**INSTRUCTION:** Copy each of the following lines verbatim.

··· RECORDS SUPPLIED ···

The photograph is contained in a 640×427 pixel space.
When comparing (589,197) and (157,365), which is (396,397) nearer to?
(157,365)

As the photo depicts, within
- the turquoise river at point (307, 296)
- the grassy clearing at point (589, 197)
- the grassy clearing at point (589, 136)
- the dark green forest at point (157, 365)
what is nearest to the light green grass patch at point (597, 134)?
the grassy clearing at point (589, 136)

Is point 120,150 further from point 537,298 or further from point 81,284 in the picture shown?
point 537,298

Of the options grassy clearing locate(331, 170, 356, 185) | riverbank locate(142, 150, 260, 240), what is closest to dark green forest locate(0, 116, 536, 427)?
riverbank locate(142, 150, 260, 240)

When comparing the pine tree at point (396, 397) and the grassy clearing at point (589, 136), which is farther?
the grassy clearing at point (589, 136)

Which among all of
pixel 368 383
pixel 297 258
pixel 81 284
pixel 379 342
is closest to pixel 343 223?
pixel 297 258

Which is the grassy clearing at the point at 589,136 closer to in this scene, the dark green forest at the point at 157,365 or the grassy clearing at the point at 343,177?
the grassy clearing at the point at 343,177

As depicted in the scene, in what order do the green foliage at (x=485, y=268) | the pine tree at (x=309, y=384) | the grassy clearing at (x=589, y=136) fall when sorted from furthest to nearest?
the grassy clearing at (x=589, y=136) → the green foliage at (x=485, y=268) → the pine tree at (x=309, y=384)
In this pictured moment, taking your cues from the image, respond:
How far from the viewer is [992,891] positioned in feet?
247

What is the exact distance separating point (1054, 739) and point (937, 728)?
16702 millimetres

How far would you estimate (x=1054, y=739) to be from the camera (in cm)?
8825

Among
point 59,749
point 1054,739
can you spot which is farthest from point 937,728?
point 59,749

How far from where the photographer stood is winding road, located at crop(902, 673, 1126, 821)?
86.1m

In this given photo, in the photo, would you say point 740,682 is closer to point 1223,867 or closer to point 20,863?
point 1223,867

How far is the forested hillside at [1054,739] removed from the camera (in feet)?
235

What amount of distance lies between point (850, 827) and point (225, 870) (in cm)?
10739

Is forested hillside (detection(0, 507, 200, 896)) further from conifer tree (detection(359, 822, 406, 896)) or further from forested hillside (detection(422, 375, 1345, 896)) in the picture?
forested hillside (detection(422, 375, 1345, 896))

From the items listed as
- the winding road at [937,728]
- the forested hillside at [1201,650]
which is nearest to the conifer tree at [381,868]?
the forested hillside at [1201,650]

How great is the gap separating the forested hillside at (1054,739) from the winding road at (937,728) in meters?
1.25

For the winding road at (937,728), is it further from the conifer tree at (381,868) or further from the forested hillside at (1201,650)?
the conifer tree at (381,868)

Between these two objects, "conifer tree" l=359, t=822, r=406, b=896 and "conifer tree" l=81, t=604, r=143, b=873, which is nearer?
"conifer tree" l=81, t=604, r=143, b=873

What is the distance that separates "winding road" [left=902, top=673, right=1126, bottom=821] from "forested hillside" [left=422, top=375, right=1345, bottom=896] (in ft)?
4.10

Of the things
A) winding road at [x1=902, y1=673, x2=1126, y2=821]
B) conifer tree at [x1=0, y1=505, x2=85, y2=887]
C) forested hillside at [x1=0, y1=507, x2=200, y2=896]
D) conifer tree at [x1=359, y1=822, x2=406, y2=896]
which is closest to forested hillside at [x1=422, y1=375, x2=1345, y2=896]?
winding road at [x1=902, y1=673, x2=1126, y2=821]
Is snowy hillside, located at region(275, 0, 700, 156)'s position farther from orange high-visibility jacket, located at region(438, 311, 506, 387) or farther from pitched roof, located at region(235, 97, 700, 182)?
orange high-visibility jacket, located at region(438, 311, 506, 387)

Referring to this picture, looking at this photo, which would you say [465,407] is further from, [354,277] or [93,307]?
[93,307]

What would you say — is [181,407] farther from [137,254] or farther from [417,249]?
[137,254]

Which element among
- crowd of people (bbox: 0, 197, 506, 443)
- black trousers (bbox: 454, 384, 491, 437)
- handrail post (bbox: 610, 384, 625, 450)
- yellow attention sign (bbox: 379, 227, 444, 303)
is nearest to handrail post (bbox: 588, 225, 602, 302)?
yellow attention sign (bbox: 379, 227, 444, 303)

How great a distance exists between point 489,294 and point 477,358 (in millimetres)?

···

**SOLUTION:**
The photograph is contained in a 640×427 pixel space.
When comparing (589,197) and (157,365), which is (396,397) nearer to?
(157,365)

As the photo depicts, within
- the turquoise river at point (307, 296)
- the grassy clearing at point (589, 197)
- the grassy clearing at point (589, 136)
- the dark green forest at point (157, 365)
what is nearest to the light green grass patch at point (597, 134)?
the grassy clearing at point (589, 136)

Is point 120,150 further from point 537,298 or further from point 81,284 in the picture shown?
point 537,298

Of the options grassy clearing locate(331, 170, 356, 185) | riverbank locate(142, 150, 260, 240), what is closest to dark green forest locate(0, 116, 536, 427)?
riverbank locate(142, 150, 260, 240)

When comparing the pine tree at point (396, 397) and the grassy clearing at point (589, 136), which is farther?
the grassy clearing at point (589, 136)

Which among all of
pixel 368 383
pixel 297 258
pixel 81 284
pixel 379 342
is closest to pixel 343 223?
pixel 297 258

Which is the grassy clearing at the point at 589,136 closer to in this scene, the dark green forest at the point at 157,365 or the grassy clearing at the point at 343,177?
the grassy clearing at the point at 343,177

As depicted in the scene, in what order do the green foliage at (x=485, y=268) | the pine tree at (x=309, y=384) | the grassy clearing at (x=589, y=136) fall when sorted from furthest to nearest?
the grassy clearing at (x=589, y=136) → the green foliage at (x=485, y=268) → the pine tree at (x=309, y=384)
In this pictured moment, taking your cues from the image, respond:
How far from the viewer is [992,891] positioned in feet?
247

What is the exact distance separating point (1054, 739) and point (937, 728)?
16702 millimetres

How far would you estimate (x=1054, y=739) to be from the camera (in cm)?
8825

Among
point 59,749
point 1054,739
can you spot which is farthest from point 937,728?
point 59,749

How far from where the photographer stood is winding road, located at crop(902, 673, 1126, 821)?
86.1m

In this given photo, in the photo, would you say point 740,682 is closer to point 1223,867 or closer to point 20,863?
point 1223,867

How far is the forested hillside at [1054,739] removed from the camera (in feet)?
235

What amount of distance lies between point (850, 827) and point (225, 870) (in cm)?
10739

Is forested hillside (detection(0, 507, 200, 896)) further from conifer tree (detection(359, 822, 406, 896)) or further from forested hillside (detection(422, 375, 1345, 896)) in the picture?
forested hillside (detection(422, 375, 1345, 896))

From the items listed as
- the winding road at [937,728]
- the forested hillside at [1201,650]
which is nearest to the conifer tree at [381,868]?
the forested hillside at [1201,650]

How great is the gap separating the forested hillside at (1054,739) from the winding road at (937,728) in meters?
1.25

For the winding road at (937,728), is it further from the conifer tree at (381,868) or further from the forested hillside at (1201,650)?
the conifer tree at (381,868)

Between these two objects, "conifer tree" l=359, t=822, r=406, b=896 and "conifer tree" l=81, t=604, r=143, b=873, which is nearer?
"conifer tree" l=81, t=604, r=143, b=873

What is the distance that separates "winding road" [left=902, top=673, right=1126, bottom=821] from "forested hillside" [left=422, top=375, right=1345, bottom=896] (in ft)?
4.10

Of the things
A) winding road at [x1=902, y1=673, x2=1126, y2=821]
B) conifer tree at [x1=0, y1=505, x2=85, y2=887]
C) forested hillside at [x1=0, y1=507, x2=200, y2=896]
D) conifer tree at [x1=359, y1=822, x2=406, y2=896]
which is closest to forested hillside at [x1=422, y1=375, x2=1345, y2=896]?
winding road at [x1=902, y1=673, x2=1126, y2=821]
Is snowy hillside, located at region(275, 0, 700, 156)'s position farther from orange high-visibility jacket, located at region(438, 311, 506, 387) or farther from pitched roof, located at region(235, 97, 700, 182)?
orange high-visibility jacket, located at region(438, 311, 506, 387)

Referring to this picture, looking at this photo, which would you say [465,407] is further from, [354,277] or [93,307]?
[93,307]

What would you say — is [181,407] farther from [137,254] or farther from [417,249]?
[137,254]

Which element among
- crowd of people (bbox: 0, 197, 506, 443)
- black trousers (bbox: 454, 384, 491, 437)
- handrail post (bbox: 610, 384, 625, 450)
- yellow attention sign (bbox: 379, 227, 444, 303)
is nearest to handrail post (bbox: 588, 225, 602, 302)?
yellow attention sign (bbox: 379, 227, 444, 303)

How great a distance exists between point 489,294 and point 477,358 (in millimetres)?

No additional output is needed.